I agree. We need more transparency. More accountability. And more voices at the table.
 
I’m happy to say that this administration is working to accomplish just that. Thanks to Administrator Pruitt, and in his own words, “the days of this regulation through litigation are terminated.”
 
His directive puts a swift end to sue and settle tactics at EPA. It does so by adopting commonsense reforms to promote transparency and public participation in the regulatory process.
 
It requires the publication online of notices of lawsuits filed against the EPA. It requires the EPA to reach out and notify any states or regulated entities who will be affected by a lawsuit.
 
It requires the EPA to seek the agreement of any affected states or regulated entities before the agency can enter into a consent decree or settlement agreement.
 
Further, it prohibits the EPA from entering into any consent decree or settlement that converts a discretionary duty of the agency into a mandatory duty to issue, revise, or amend a regulation.
 
Most importantly, it requires the EPA to post online for public comment any proposed consent decrees or settlement agreements before they’re entered by a court.
 
These and other reforms in Administrator Pruitt’s directive mark a strong step toward ensuring that states and American job creators have a seat at the table when regulatory decisions are made.
 
Before I close, I’ll add just one more thing.

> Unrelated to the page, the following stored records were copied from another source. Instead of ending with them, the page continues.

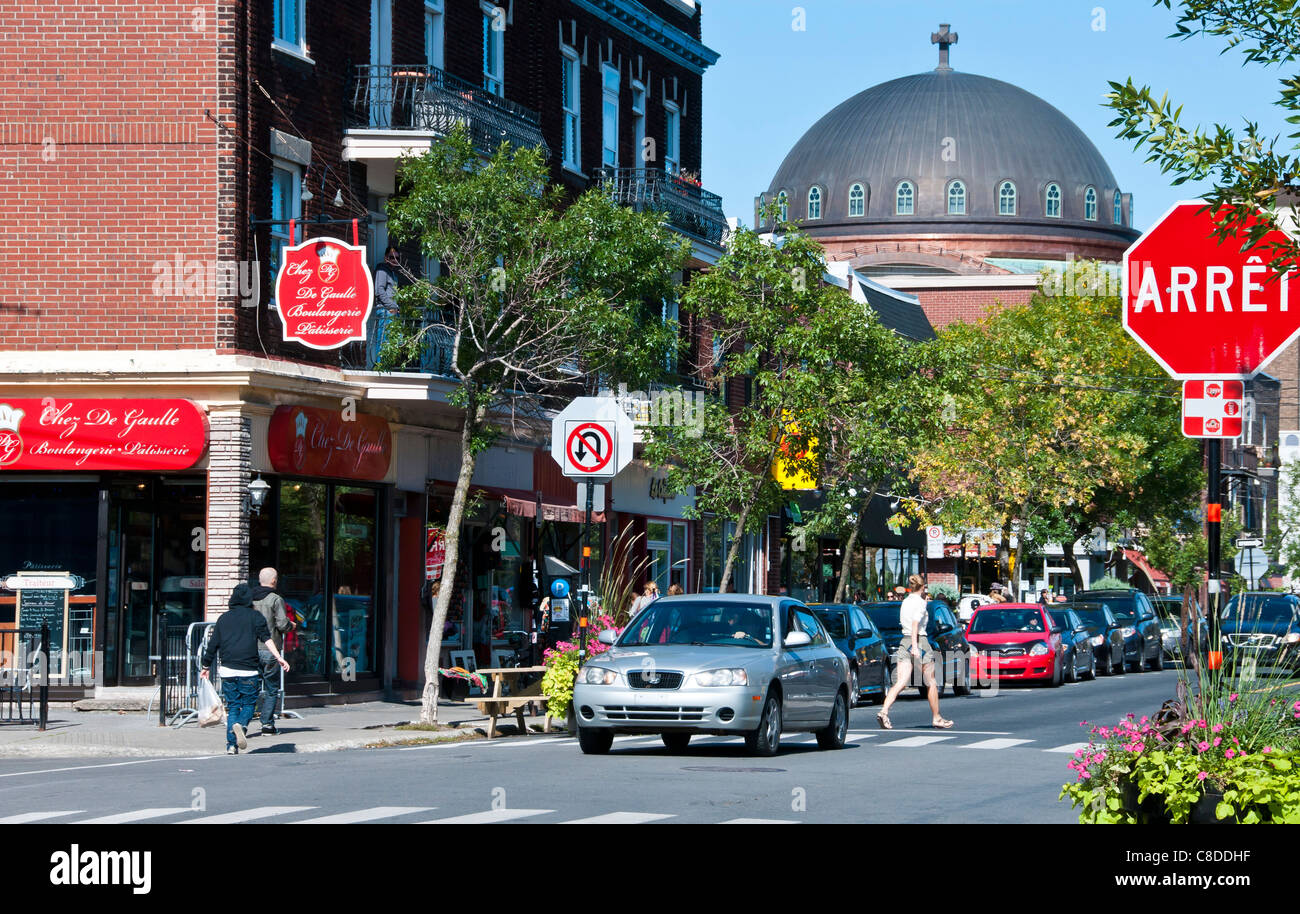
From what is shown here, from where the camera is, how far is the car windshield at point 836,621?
29142 millimetres

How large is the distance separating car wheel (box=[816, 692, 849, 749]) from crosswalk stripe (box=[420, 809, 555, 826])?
716 centimetres

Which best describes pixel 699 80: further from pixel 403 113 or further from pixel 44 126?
pixel 44 126

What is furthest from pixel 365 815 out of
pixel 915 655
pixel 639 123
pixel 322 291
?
pixel 639 123

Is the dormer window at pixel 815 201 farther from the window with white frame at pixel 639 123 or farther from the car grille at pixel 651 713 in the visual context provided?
the car grille at pixel 651 713

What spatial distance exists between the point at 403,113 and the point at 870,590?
33.3m

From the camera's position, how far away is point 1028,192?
349ft

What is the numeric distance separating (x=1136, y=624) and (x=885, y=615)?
1345cm

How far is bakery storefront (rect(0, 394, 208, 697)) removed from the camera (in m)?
24.1

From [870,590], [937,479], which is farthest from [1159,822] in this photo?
[870,590]

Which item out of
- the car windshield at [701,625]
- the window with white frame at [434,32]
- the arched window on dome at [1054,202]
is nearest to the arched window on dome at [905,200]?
the arched window on dome at [1054,202]

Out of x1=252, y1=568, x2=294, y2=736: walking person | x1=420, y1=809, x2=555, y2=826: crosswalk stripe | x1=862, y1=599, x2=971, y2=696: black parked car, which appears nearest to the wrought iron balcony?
x1=862, y1=599, x2=971, y2=696: black parked car

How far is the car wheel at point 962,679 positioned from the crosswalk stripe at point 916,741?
1156cm

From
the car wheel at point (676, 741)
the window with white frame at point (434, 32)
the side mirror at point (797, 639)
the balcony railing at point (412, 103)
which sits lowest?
the car wheel at point (676, 741)
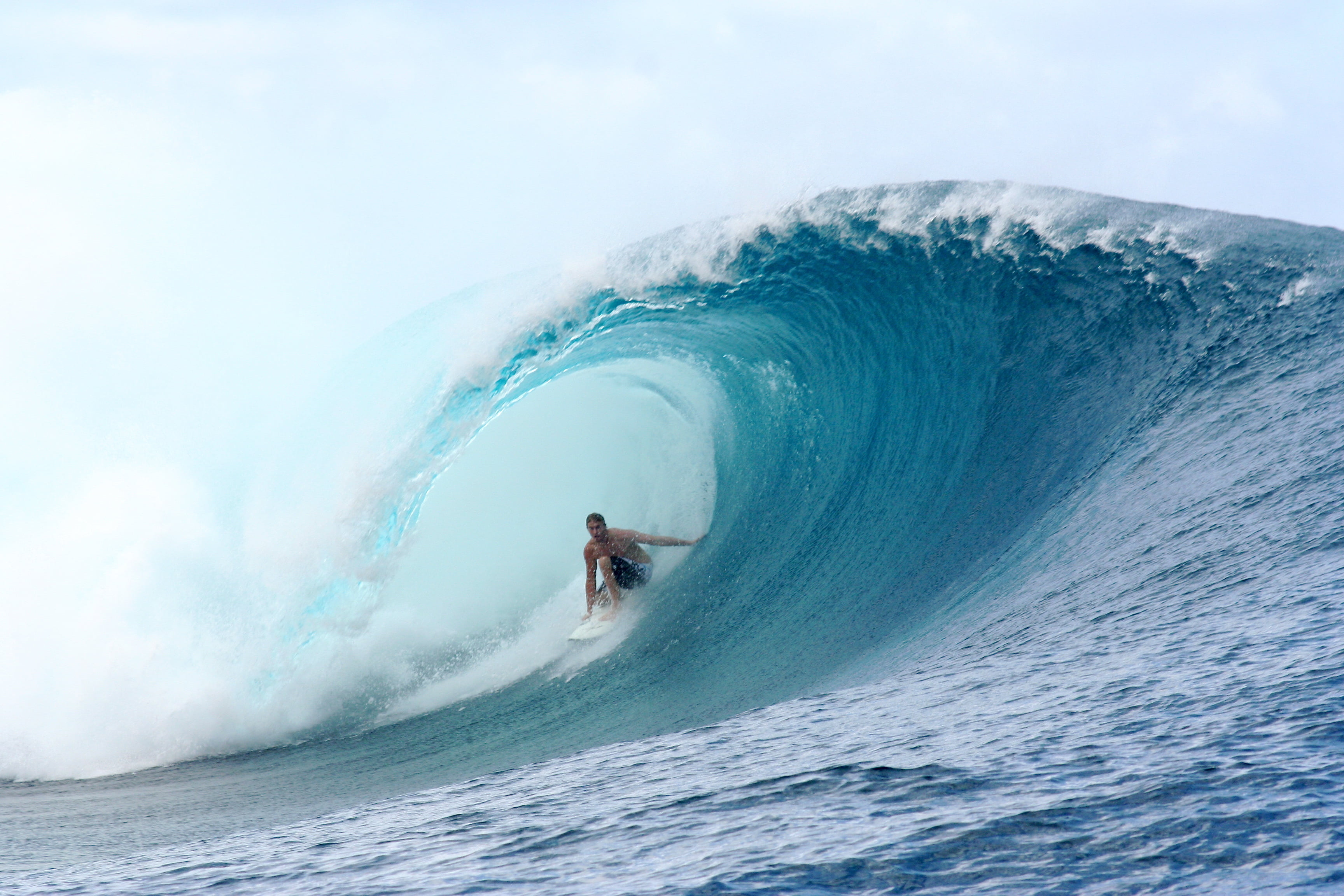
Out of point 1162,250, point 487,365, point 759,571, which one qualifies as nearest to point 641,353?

Earlier this year, I introduced the Sunshine for Regulatory Decrees and Settlements Act (S.119). This bill would make permanent the very types of reforms outlined in Administrator Pruitt’s directive.
 
It would ensure that future administrations can’t simply roll back the great work that Administrator Pruitt is doing.
 
I’m pleased to hear that the House of Representatives just passed the companion bill, introduced by Congressman Doug Collins. We’ll continue our work to build bipartisan support here in the Senate for this commonsense legislation.
 
But today, I urge President Trump to move forward with the example set by Administrator Pruitt. There is simply no reason why these reforms should be limited to just the EPA.
 
Transparency and public participation are core elements of a more accountable government. I applaud Administrator Pruitt’s directive, and I urge the President to promptly see to it that similar reforms are implemented across the administration.